Clear Creek robotics team shines at competition
Posted On: Sunday, Jan. 18 2009 12:45 AM
By Todd Martin
Special to the Daily HeraldMeeting after school almost every day, coming up on weekends and even gathering during the holidays, a group of Clear Creek Elementary School students made an impressive showing in a robotics competition and learned a wealth of lessons ranging from math to the environment to cooperation and teamwork.
Noel Taylor, a fifth-grade teacher and one of four sponsors for the club, smiled and shook his head as he considered his response to his team's performance. "It was transformative for them," he said.
To compete in the FIRST Lego League program, the Clear Creek Cyber Tigers completed a research project about global environmental issues, illustrated their findings, conducted a survey, put together a Web site and presented it all to a panel of judges.
The group of five students also pieced together a robot out of Legos, and programmed the rolling robot to accomplish 19 missions spread out over a surface roughly the size of a pool table.
In the first round of competition, the Clear Creek team scored near the bottom on the robotics part, but posted high marks for their research about carbon dioxide pollution and the promise of magnetic cars.
What made Taylor and the other sponsors most proud was that the five students regrouped and in four weeks reworked their robot.
"They scrapped the first one and rebuilt it for the second tournament," said Taylor.
Once again, they finished well in the research phase and drastically improved their showing in the robotics phase, finishing 24th out of 60 teams in the second-round event.
The Clear Creek team posted their best scores ever in every category in its four-year history.
Speaking without notes in front of prepared posters, the students took turns explaining that polluting carbon dioxide emissions come from sources ranging from wildfires to vehicle engines to dying trees.
Underscoring their point, the team sent out surveys to all the families of Clear Creek Elementary School. From the 238 surveys returned, they found that the families in their Fort Hood village account for about 5.6 million pounds of carbon dioxide every week.
The second part of their research centered on replacing traditional transportation infrastructure with highways, rails and subway lines that use magnetic technology.
They demonstrated with a Lego prototype. A small car zoomed along a short roadway equipped with a row of magnets.
During the robotics competition, students set up their programmed robot and completed a range of missions simulating environmental exercises.
The robot moved along the table, stopping, shifting and lifting items that insulated a house, used a bicycle instead of a car, and protected an endangered polar bear, among many others.
The students said they learned a lot during the project and were grateful for the time with their sponsors – Taylor, Thomas Weeks, Rich Rinehart and Cheryl Tyson.
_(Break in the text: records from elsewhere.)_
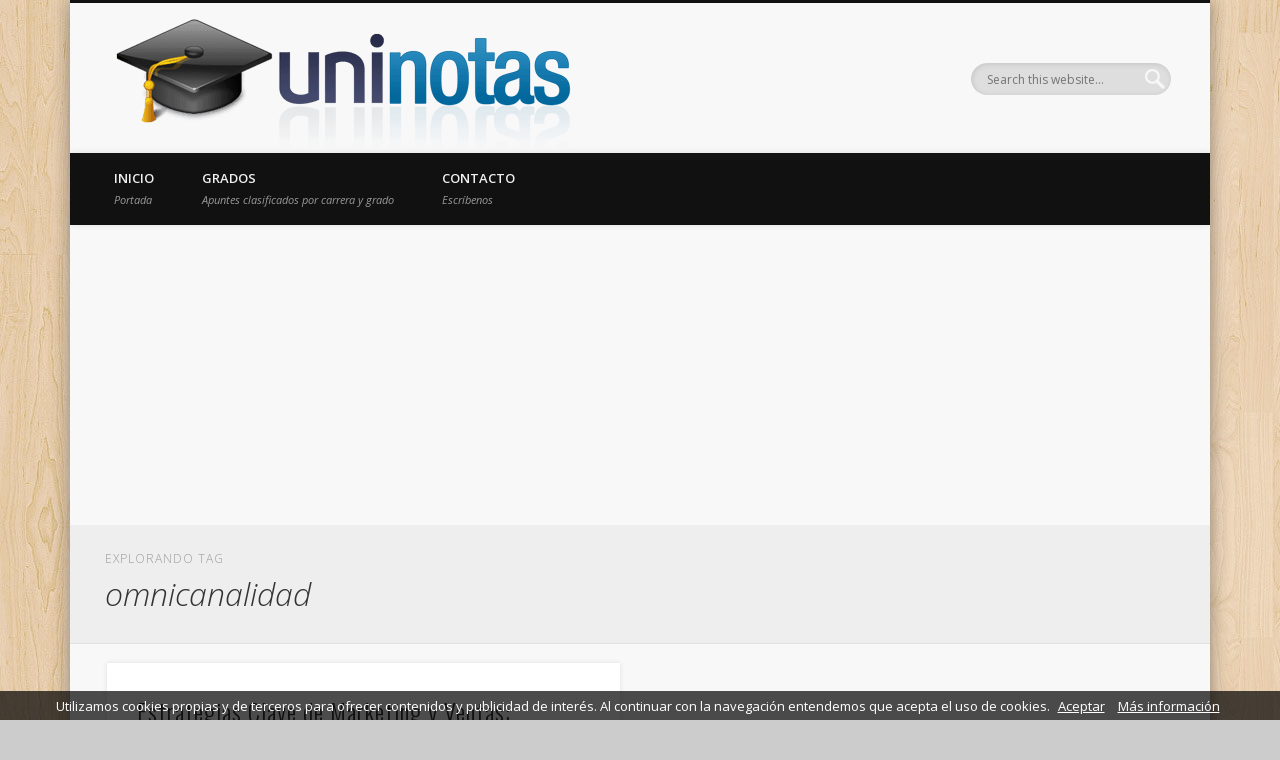

--- FILE ---
content_type: text/html; charset=utf-8
request_url: https://www.google.com/recaptcha/api2/aframe
body_size: 247
content:
<!DOCTYPE HTML><html><head><meta http-equiv="content-type" content="text/html; charset=UTF-8"></head><body><script nonce="tGNncYiSUZ3x3aPS67L1tg">/** Anti-fraud and anti-abuse applications only. See google.com/recaptcha */ try{var clients={'sodar':'https://pagead2.googlesyndication.com/pagead/sodar?'};window.addEventListener("message",function(a){try{if(a.source===window.parent){var b=JSON.parse(a.data);var c=clients[b['id']];if(c){var d=document.createElement('img');d.src=c+b['params']+'&rc='+(localStorage.getItem("rc::a")?sessionStorage.getItem("rc::b"):"");window.document.body.appendChild(d);sessionStorage.setItem("rc::e",parseInt(sessionStorage.getItem("rc::e")||0)+1);localStorage.setItem("rc::h",'1764490952635');}}}catch(b){}});window.parent.postMessage("_grecaptcha_ready", "*");}catch(b){}</script></body></html>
"It was confusing because I started out thinking I was doing one thing, but we ended up doing something else," said fifth-grader Danielle Daniels. She said she learned a lot researching the effects of pollution and putting together the robotics project.
Students also said the research took a long time. Calculating 238 surveys proved tedious, too, they said.
The lessons, though, were important ones.
"It made me think different about what I do to the environment," said fifth-grader Tristan Guyett.
"It made me think about how I need to be responsible," Daniels said.
Weeks and Taylor said the robotics competition was more difficult than in past years, with organizers adding missions to make sure that teams wouldn't breeze through.
This year's Clear Creek team showed resilience and cooperation.
The students worked well together, pitching in to help when they had to rework their robot, Weeks said. "They helped each other and came together as a team," he said. "It's a lot of commitment because of the hours."
The competition team includes fourth-grader Joshua McKinster and fifth-graders Alejandro Sanchez, Neil Albrecht, Daniels and Guyett.